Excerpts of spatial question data

___

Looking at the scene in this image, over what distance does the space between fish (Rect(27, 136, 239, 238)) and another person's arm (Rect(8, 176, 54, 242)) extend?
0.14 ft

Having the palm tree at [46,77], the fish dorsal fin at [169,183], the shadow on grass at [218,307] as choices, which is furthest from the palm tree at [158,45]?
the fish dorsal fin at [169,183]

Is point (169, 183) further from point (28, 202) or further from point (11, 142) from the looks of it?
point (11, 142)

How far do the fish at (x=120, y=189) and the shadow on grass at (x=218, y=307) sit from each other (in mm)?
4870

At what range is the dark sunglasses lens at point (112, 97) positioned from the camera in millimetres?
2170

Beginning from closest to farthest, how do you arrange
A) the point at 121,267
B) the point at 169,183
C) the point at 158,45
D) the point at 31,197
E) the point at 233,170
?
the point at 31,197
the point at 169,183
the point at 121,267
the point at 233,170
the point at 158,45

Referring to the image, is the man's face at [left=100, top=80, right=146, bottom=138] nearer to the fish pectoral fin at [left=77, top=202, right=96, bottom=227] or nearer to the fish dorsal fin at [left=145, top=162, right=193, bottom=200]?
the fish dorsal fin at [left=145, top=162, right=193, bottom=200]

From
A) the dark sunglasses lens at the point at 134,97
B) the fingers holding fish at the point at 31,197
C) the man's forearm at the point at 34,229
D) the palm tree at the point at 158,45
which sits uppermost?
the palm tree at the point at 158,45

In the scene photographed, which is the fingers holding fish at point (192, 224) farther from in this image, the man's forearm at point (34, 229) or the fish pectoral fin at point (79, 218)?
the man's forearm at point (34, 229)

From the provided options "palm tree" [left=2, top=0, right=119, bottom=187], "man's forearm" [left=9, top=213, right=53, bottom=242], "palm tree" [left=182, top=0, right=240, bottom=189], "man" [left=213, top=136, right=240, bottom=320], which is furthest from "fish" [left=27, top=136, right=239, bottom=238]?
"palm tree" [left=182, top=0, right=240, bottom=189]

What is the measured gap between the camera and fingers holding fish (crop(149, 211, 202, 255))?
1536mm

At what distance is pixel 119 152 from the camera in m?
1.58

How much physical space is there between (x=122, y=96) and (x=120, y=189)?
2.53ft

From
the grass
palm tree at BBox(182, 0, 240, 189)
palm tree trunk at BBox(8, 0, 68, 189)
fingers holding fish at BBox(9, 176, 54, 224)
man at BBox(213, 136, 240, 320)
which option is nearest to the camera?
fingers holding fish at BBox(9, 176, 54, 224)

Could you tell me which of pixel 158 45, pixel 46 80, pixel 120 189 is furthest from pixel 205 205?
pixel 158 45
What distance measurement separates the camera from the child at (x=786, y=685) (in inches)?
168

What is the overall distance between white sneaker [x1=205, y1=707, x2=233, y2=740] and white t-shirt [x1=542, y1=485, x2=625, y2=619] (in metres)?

___

INSTRUCTION: Give back, unchanged, every line of the material from the line containing "Referring to the" through the final line, including both.

SOLUTION:
Referring to the image, is the man's face at [left=100, top=80, right=146, bottom=138] nearer to the fish pectoral fin at [left=77, top=202, right=96, bottom=227] or nearer to the fish dorsal fin at [left=145, top=162, right=193, bottom=200]?
the fish dorsal fin at [left=145, top=162, right=193, bottom=200]

From
A) the dark sunglasses lens at the point at 134,97
B) the fingers holding fish at the point at 31,197
C) the man's forearm at the point at 34,229
D) the palm tree at the point at 158,45
which sits uppermost?
the palm tree at the point at 158,45

In the scene photographed, which is the fingers holding fish at point (192, 224) farther from in this image, the man's forearm at point (34, 229) or the fish pectoral fin at point (79, 218)?
the man's forearm at point (34, 229)

From the provided options "palm tree" [left=2, top=0, right=119, bottom=187], "man's forearm" [left=9, top=213, right=53, bottom=242], "palm tree" [left=182, top=0, right=240, bottom=189], "man" [left=213, top=136, right=240, bottom=320], which is furthest from "fish" [left=27, top=136, right=239, bottom=238]?
"palm tree" [left=182, top=0, right=240, bottom=189]

What is the measured gap between the camera and fingers holding fish (crop(149, 211, 202, 255))?
1536mm

At what distance is pixel 119 152 from the camera in m?
1.58

How much physical space is there between (x=122, y=96) and (x=120, y=189)?
2.53ft

From
the grass
palm tree at BBox(182, 0, 240, 189)
palm tree trunk at BBox(8, 0, 68, 189)
fingers holding fish at BBox(9, 176, 54, 224)
man at BBox(213, 136, 240, 320)
which option is nearest to the camera?
fingers holding fish at BBox(9, 176, 54, 224)

Could you tell me which of pixel 158 45, pixel 46 80, pixel 120 189 is furthest from pixel 205 205?
pixel 158 45
What distance measurement separates the camera from the child at (x=786, y=685) (in inches)?
168

What is the overall distance between white sneaker [x1=205, y1=707, x2=233, y2=740] and white t-shirt [x1=542, y1=485, x2=625, y2=619] (in metres)?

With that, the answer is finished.